TEXTE FOURNI
########################################

PRISONER'S CINEMA
solo-show - 21.03.25 - 26.04.25, La Serre, Saint-Etienne - FR
text by Juliette Belleret
(photos Cyrille Cauvet)
FR
De : tris.tcd@gmail.com
Objet : texte exposition - PRISONER’S CINEMA
Date : 24.02.2025
Tu sais, je suis complètement TOCqué. Je passe l’aspirateur, fais la poussière, nettoie et range constamment. Je dis souvent « chaque chose a sa place, chaque place a sa chose ». Ensuite, je me justifie en disant que ça ne s’applique qu’aux objets, sinon ce serait franchement réactionnaire. Je suis perdu si l’on change de place un objet ou si l’on rajoute un nouvel élément dans l’appartement. Un nouveau vase… Juliette en souffre. « Un appartement, c’est censé être vivant. » Je n’aime pas recevoir, et elle, aime beaucoup recevoir. En fait, c’est comme si la poussière ne s’arrêtait jamais de tomber. J’avais lu que la poussière est un mélange de tout ce qui compose le monde. Des astéroïdes et des poils de chats. Le sable du Sahara aussi.
Si des gens viennent à l’appartement, j’ai l’impression qu’il est souillé. Ils auraient brassé la poussière et l’auraient envoyée sur des surfaces encore inconnues. Et puis, ils font des miettes. Souvent, ils touchent aux choses, toutes choisies avec soin et disposées d’après mes propres mathématiques. Comme un mot en suit un autre. Je pense au Terrier de Kafka. Habiter est un exercice complexe.
Je commence toujours par les surfaces les plus hautes. Avec un chiffon en microfibre rose. La poussière tombe vers la surface juste en dessous. Je passe le chiffon dessus et ainsi de suite, jusqu’à ce qu’elle soit au niveau du sol. Il y a plusieurs sens au terme de gravité. Je passe de partout. Des plus petites boursouflures des meubles aux moulures des portes et jusqu’aux plinthes. Puis, je prends l’aspirateur. Je trace comme des lignes au sol pour passer de partout, ne rien oublier. Surtout les angles, les creux. Le long des murs. C’est là où la poussière, les poils et les cheveux s’amassent. Je mets l’aspirateur en mode Éco, car je prends mon temps. Si je le mets en mode Turbo, la batterie sera vide avant d’avoir pu finir mon tour de l’appartement. Les lignes sont devenues des routines. Je passe toujours par les mêmes. De petites routes. Je fais la poussière tous les soirs avant d’aller me coucher. Vers 23h30. Ça me prend environ 1h. Une fois que c’est fait, je me sens très détendu. Je sais que le rythme du lendemain ne sera pas embourbé dans l’impression que tout est enseveli sous une fine couche de poussière que le soleil, sous un certain angle, révélera. La lumière rasante est la pire. Lorsque l’on voit une petite neige dans l’air. Comme un grésillement de télé. Je trouve ça beau, mais ce n’est pas fait pour moi.

########################################

DONNÉES CI-DESSOUS
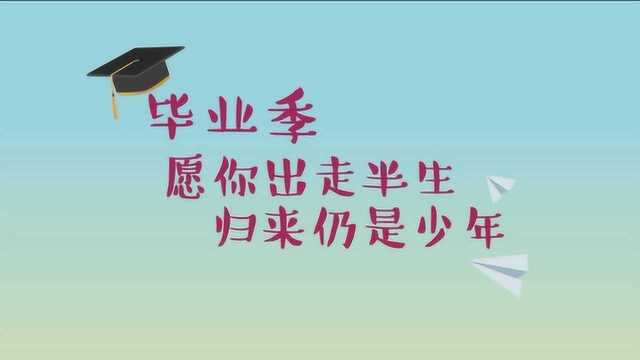 毕业季
愿你出走半生
归来仍是少年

########################################

VÉRIFIER SA COMPRÉHENSION
(a) Dans le texte de l'exposition, en quelle matière est le chiffon employé pour commencer par les surfaces les plus hautes ?
(b) Recopiez mot pour mot le passage du texte de l'exposition qui commence aux mots « Si des gens » et s'arrête après les mots « un exercice complexe. ».
Le matériel ne joue aucun rôle dans ce travail.

RÉPONSES RÉDIGÉES
(a) En microfibre rose.

(b)
Si des gens viennent à l’appartement, j’ai l’impression qu’il est souillé. Ils auraient brassé la poussière et l’auraient envoyée sur des surfaces encore inconnues. Et puis, ils font des miettes. Souvent, ils touchent aux choses, toutes choisies avec soin et disposées d’après mes propres mathématiques. Comme un mot en suit un autre. Je pense au Terrier de Kafka. Habiter est un exercice complexe.